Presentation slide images

-=-=-=-=-

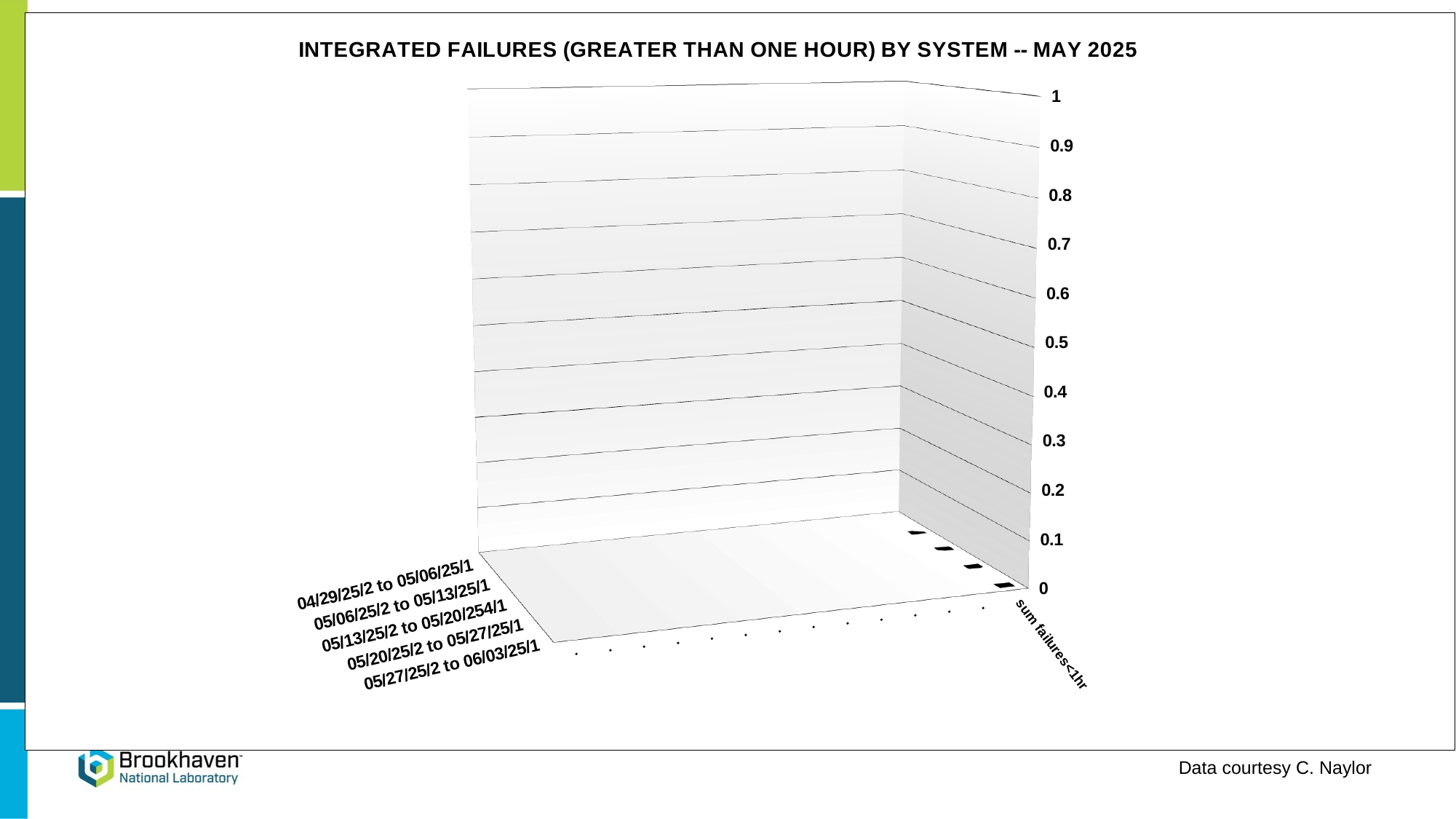
How many date-range categories are labelled along the front axis of the chart? 5 What kind of chart is shown on the slide? bar chart What is the title of the chart? INTEGRATED FAILURES (GREATER THAN ONE HOUR) BY SYSTEM -- MAY 2025 Is the value for 04/29/25/2 to 05/06/25/1 greater or less than 0.5? less Is the value for 05/13/25/2 to 05/20/254/1 greater or less than 0.1? less Is the value for 05/27/25/2 to 06/03/25/1 greater or less than 0.5? less What label is printed along the right-hand depth axis of the chart? sum failures<1hr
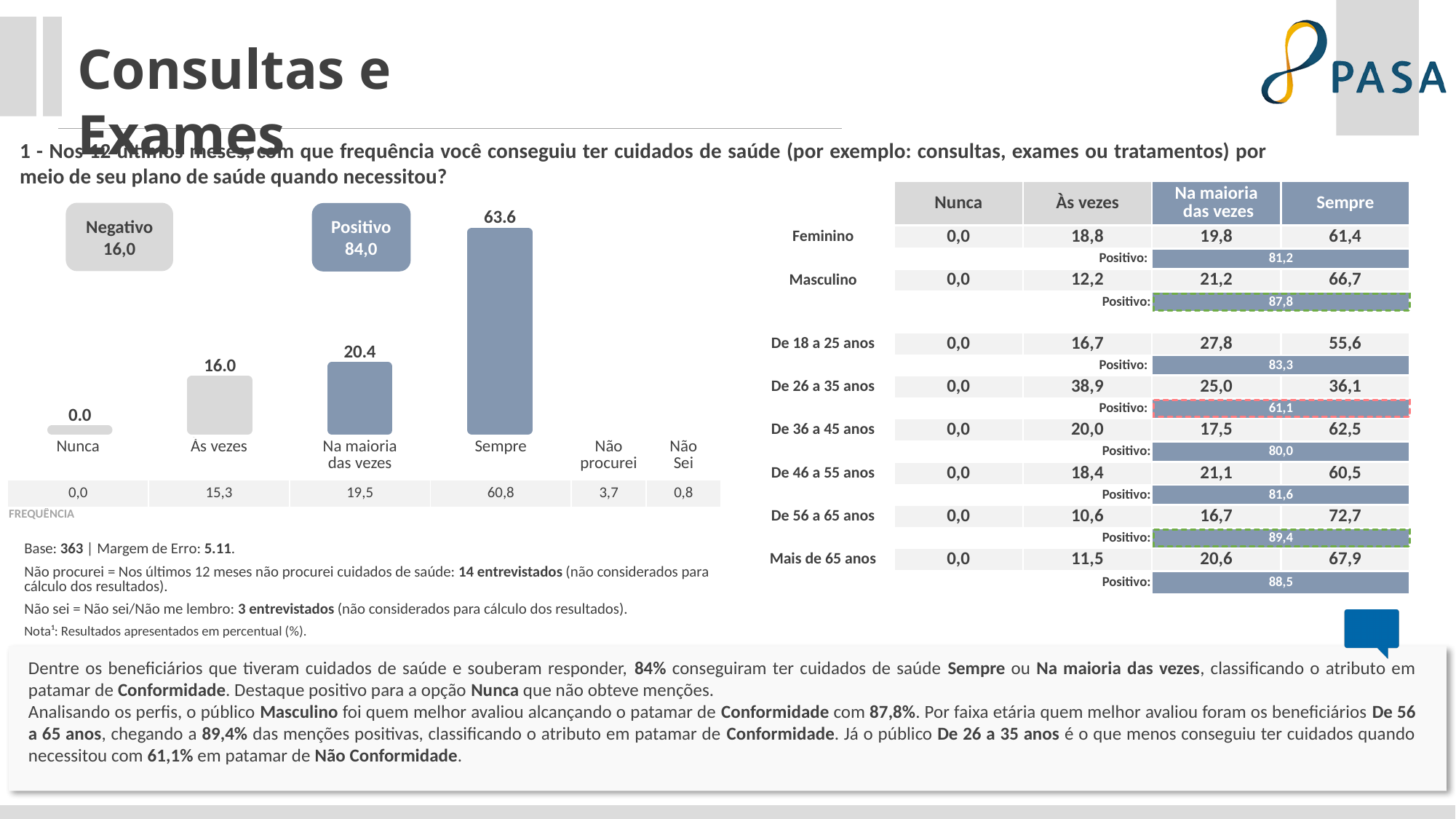
What is the difference between the values for Na maioria das vezes and Às vezes in the bar chart? 4.4 Which is larger in the bar chart, the value for Às vezes or the value for Na maioria das vezes? Na maioria das vezes What kind of chart is shown on the left of the slide? bar chart How many categories in the bar chart have a value greater than 10? 3 What is the value for Na maioria das vezes in the bar chart? 20.4 Which category has the lowest value in the bar chart? Nunca What is the value for Sempre in the bar chart? 63.6 What is the value for Às vezes in the bar chart? 16.0 What is the difference between the values for Sempre and Na maioria das vezes in the bar chart? 43.2 What is the value for Nunca in the bar chart? 0.0 What value is shown in the Positivo box above the bar chart? 84,0 Which category has the highest value in the bar chart? Sempre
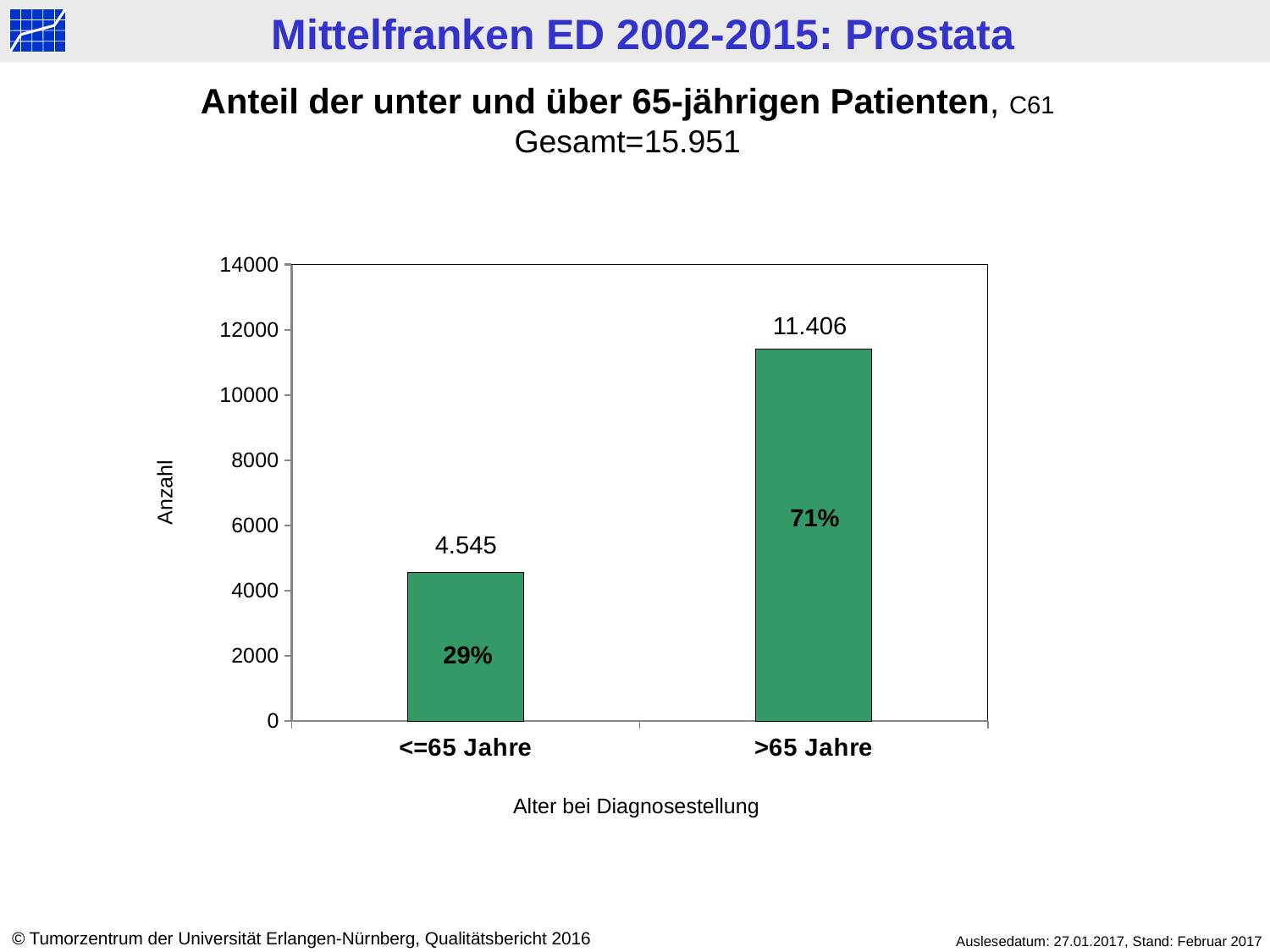
What is the value for the ">65 Jahre" category? 11.406 Which category has the lowest value? <=65 Jahre How many categories are shown on the x axis? 2 What percentage is shown on the ">65 Jahre" bar? 71% Is the value for "<=65 Jahre" greater or less than 6000? less What is the label of the y axis? Anzahl What is the value for the "<=65 Jahre" category? 4.545 Which category has the highest value? >65 Jahre What percentage is shown on the "<=65 Jahre" bar? 29% What kind of chart is shown on the slide? bar chart Which is larger, the value for "<=65 Jahre" or for ">65 Jahre"? >65 Jahre What is the difference between the values for ">65 Jahre" and "<=65 Jahre"? 6.861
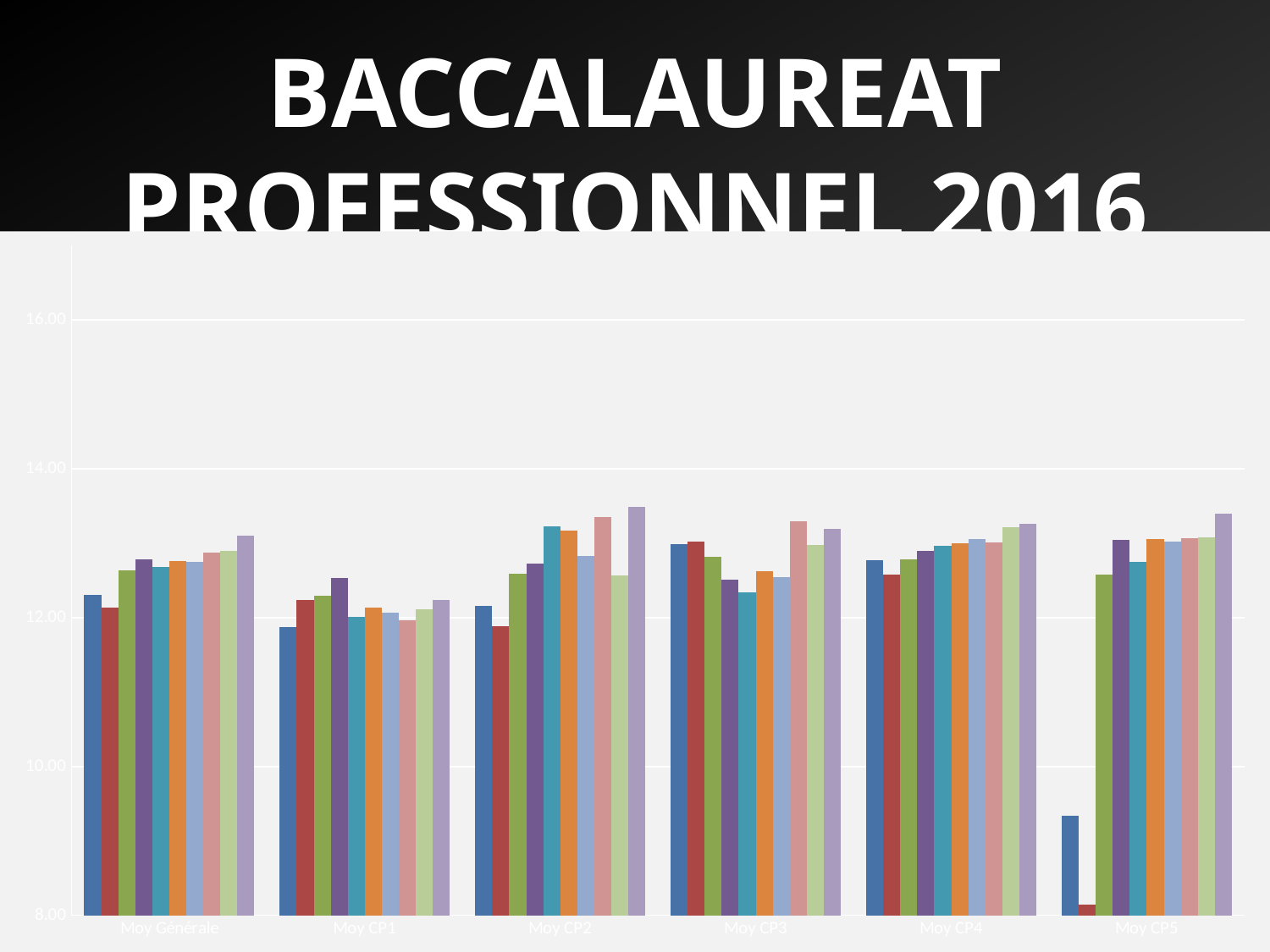
Is the shortest bar in the Moy CP4 group greater or less than 12.00? greater What kind of chart is shown on the slide? bar chart Is the tallest bar in the Moy CP2 group greater or less than 14.00? less What is the highest value shown on the chart's y axis? 16.00 Is the value of the first (blue) bar for Moy CP5 greater or less than 10.00? less How many categories are shown on the x axis of the chart? 6 What is the title of the slide containing the chart? BACCALAUREAT PROFESSIONNEL 2016 How many bars are plotted for the Moy Générale category? 10 Which category contains the lowest bar on the chart? Moy CP5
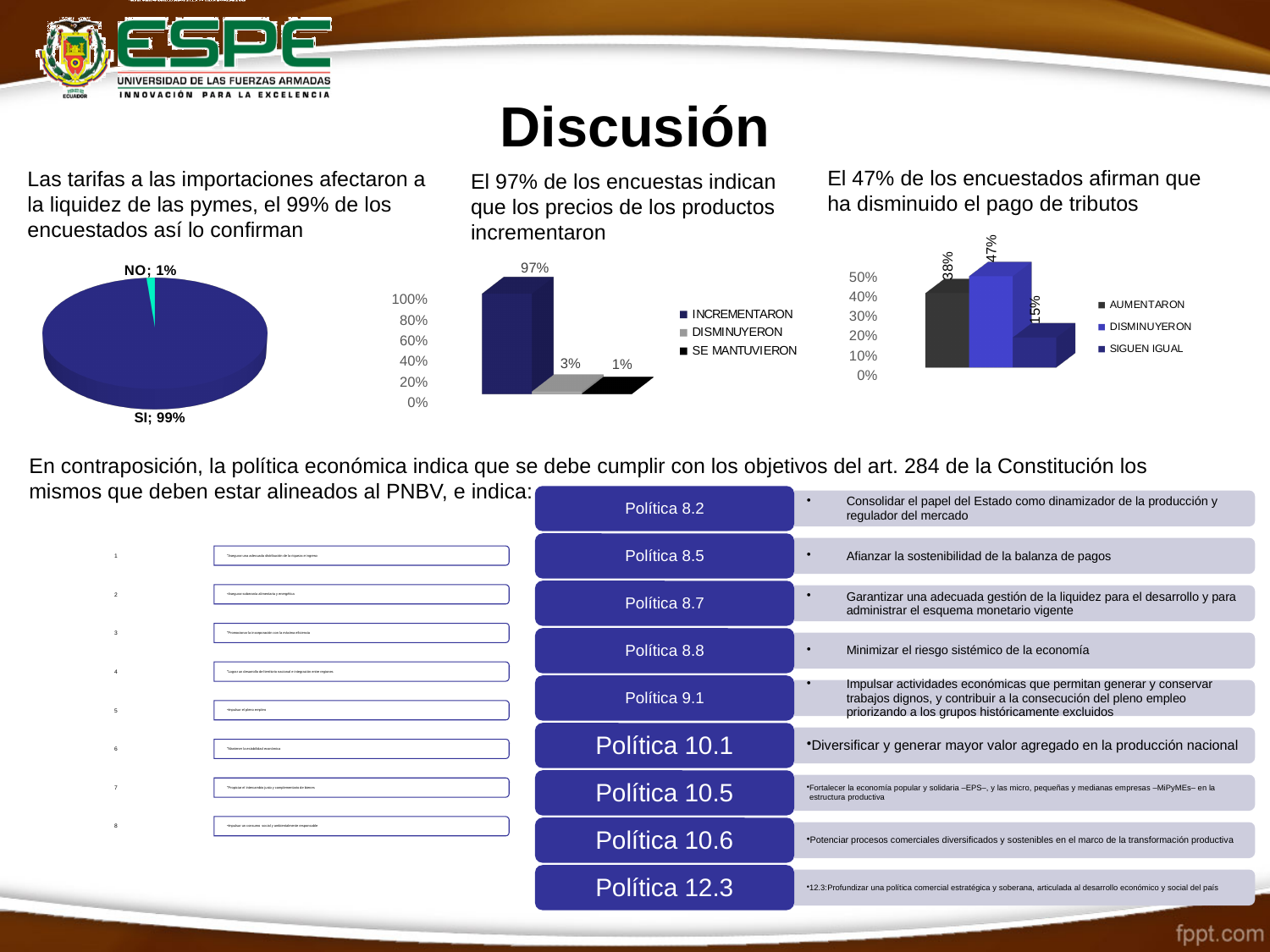
In the bar chart on the right, which category has the highest value? DISMINUYERON In the bar chart on the right, what is the difference between DISMINUYERON and SIGUEN IGUAL? 32% How many series does the legend of the middle bar chart list? 3 In the pie chart on the left, what share of respondents answered SI? 99% How many slices does the pie chart on the left have? 2 What type of chart is the chart on the left of the slide? pie chart In the middle bar chart, what is the value for DISMINUYERON? 3% In the bar chart on the right, what is the value for AUMENTARON? 38% In the pie chart on the left, what share of respondents answered NO? 1% In the middle bar chart, which category has the lowest value? SE MANTUVIERON In the middle bar chart, what is the value for INCREMENTARON? 97% In the middle bar chart, what is the difference between INCREMENTARON and DISMINUYERON? 94%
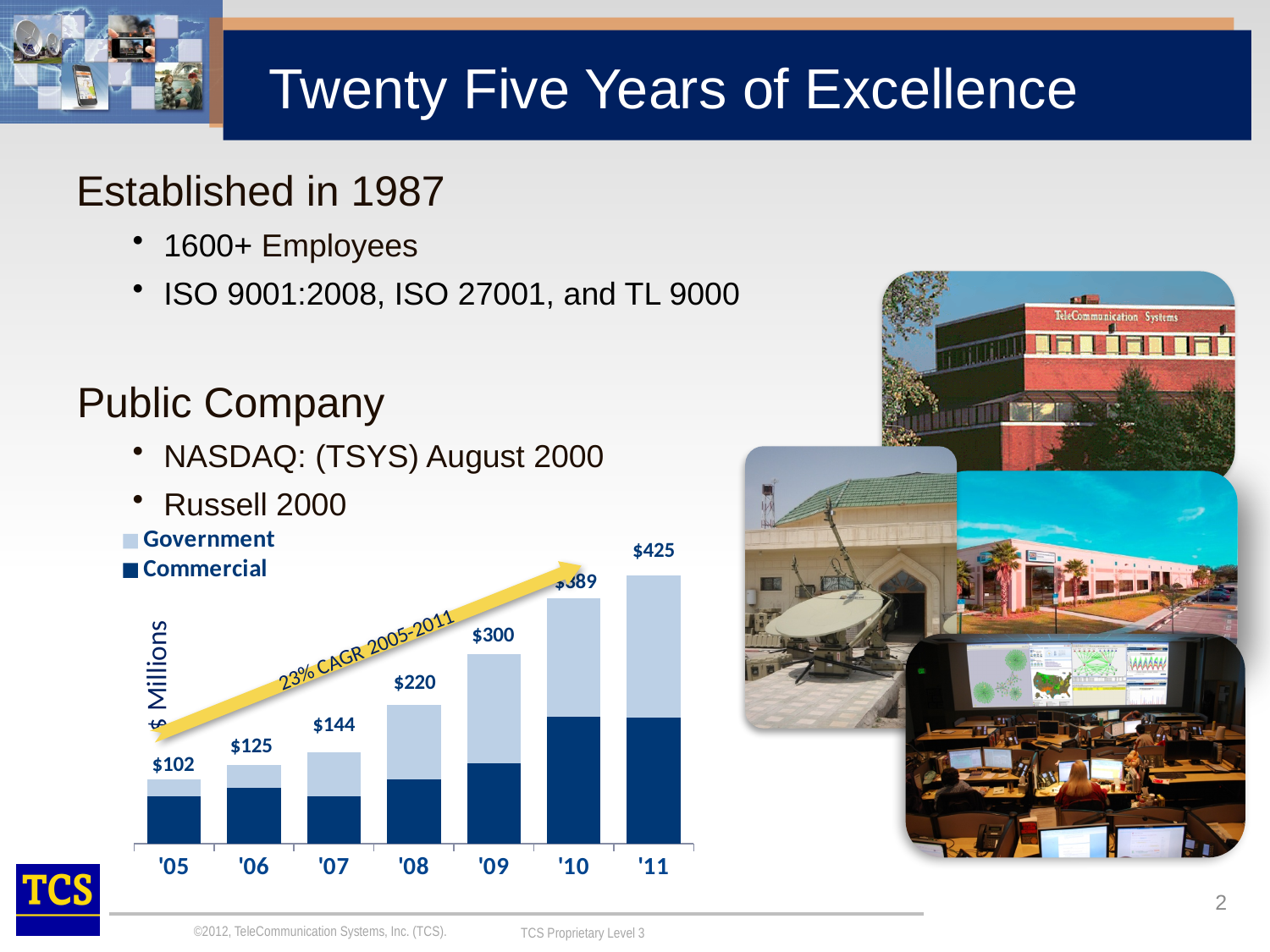
What kind of chart is shown on the slide? bar chart Which is larger, the total for '09 or the total for '07? '09 What is the total value labeled for '11? $425 Which year has the lowest total in the chart? '05 What is the total value labeled for '05? $102 What are the two series named in the chart's legend? Government and Commercial What is the difference between the total for '11 and the total for '05? $323 How many years are shown along the x axis of the chart? 7 What is the total value labeled for '08? $220 How many series does the chart's legend list? 2 Do the totals rise or fall from '05 to '11? rise Which year has the highest total in the chart? '11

-=-=-=-=-

EXERCISE REQUIREMENTS: Could you transcribe the text of all the items above word for word, leaving out the pictures?

SOLUTION FOR THIS EXERCISE:
How many date-range categories are labelled along the front axis of the chart? 5 What kind of chart is shown on the slide? bar chart What is the title of the chart? INTEGRATED FAILURES (GREATER THAN ONE HOUR) BY SYSTEM -- MAY 2025 Is the value for 04/29/25/2 to 05/06/25/1 greater or less than 0.5? less Is the value for 05/13/25/2 to 05/20/254/1 greater or less than 0.1? less Is the value for 05/27/25/2 to 06/03/25/1 greater or less than 0.5? less What label is printed along the right-hand depth axis of the chart? sum failures<1hr
What is the difference between the values for Na maioria das vezes and Às vezes in the bar chart? 4.4 Which is larger in the bar chart, the value for Às vezes or the value for Na maioria das vezes? Na maioria das vezes What kind of chart is shown on the left of the slide? bar chart How many categories in the bar chart have a value greater than 10? 3 What is the value for Na maioria das vezes in the bar chart? 20.4 Which category has the lowest value in the bar chart? Nunca What is the value for Sempre in the bar chart? 63.6 What is the value for Às vezes in the bar chart? 16.0 What is the difference between the values for Sempre and Na maioria das vezes in the bar chart? 43.2 What is the value for Nunca in the bar chart? 0.0 What value is shown in the Positivo box above the bar chart? 84,0 Which category has the highest value in the bar chart? Sempre
What is the value for the ">65 Jahre" category? 11.406 Which category has the lowest value? <=65 Jahre How many categories are shown on the x axis? 2 What percentage is shown on the ">65 Jahre" bar? 71% Is the value for "<=65 Jahre" greater or less than 6000? less What is the label of the y axis? Anzahl What is the value for the "<=65 Jahre" category? 4.545 Which category has the highest value? >65 Jahre What percentage is shown on the "<=65 Jahre" bar? 29% What kind of chart is shown on the slide? bar chart Which is larger, the value for "<=65 Jahre" or for ">65 Jahre"? >65 Jahre What is the difference between the values for ">65 Jahre" and "<=65 Jahre"? 6.861
Is the shortest bar in the Moy CP4 group greater or less than 12.00? greater What kind of chart is shown on the slide? bar chart Is the tallest bar in the Moy CP2 group greater or less than 14.00? less What is the highest value shown on the chart's y axis? 16.00 Is the value of the first (blue) bar for Moy CP5 greater or less than 10.00? less How many categories are shown on the x axis of the chart? 6 What is the title of the slide containing the chart? BACCALAUREAT PROFESSIONNEL 2016 How many bars are plotted for the Moy Générale category? 10 Which category contains the lowest bar on the chart? Moy CP5
In the bar chart on the right, which category has the highest value? DISMINUYERON In the bar chart on the right, what is the difference between DISMINUYERON and SIGUEN IGUAL? 32% How many series does the legend of the middle bar chart list? 3 In the pie chart on the left, what share of respondents answered SI? 99% How many slices does the pie chart on the left have? 2 What type of chart is the chart on the left of the slide? pie chart In the middle bar chart, what is the value for DISMINUYERON? 3% In the bar chart on the right, what is the value for AUMENTARON? 38% In the pie chart on the left, what share of respondents answered NO? 1% In the middle bar chart, which category has the lowest value? SE MANTUVIERON In the middle bar chart, what is the value for INCREMENTARON? 97% In the middle bar chart, what is the difference between INCREMENTARON and DISMINUYERON? 94%
What kind of chart is shown on the slide? bar chart Which is larger, the total for '09 or the total for '07? '09 What is the total value labeled for '11? $425 Which year has the lowest total in the chart? '05 What is the total value labeled for '05? $102 What are the two series named in the chart's legend? Government and Commercial What is the difference between the total for '11 and the total for '05? $323 How many years are shown along the x axis of the chart? 7 What is the total value labeled for '08? $220 How many series does the chart's legend list? 2 Do the totals rise or fall from '05 to '11? rise Which year has the highest total in the chart? '11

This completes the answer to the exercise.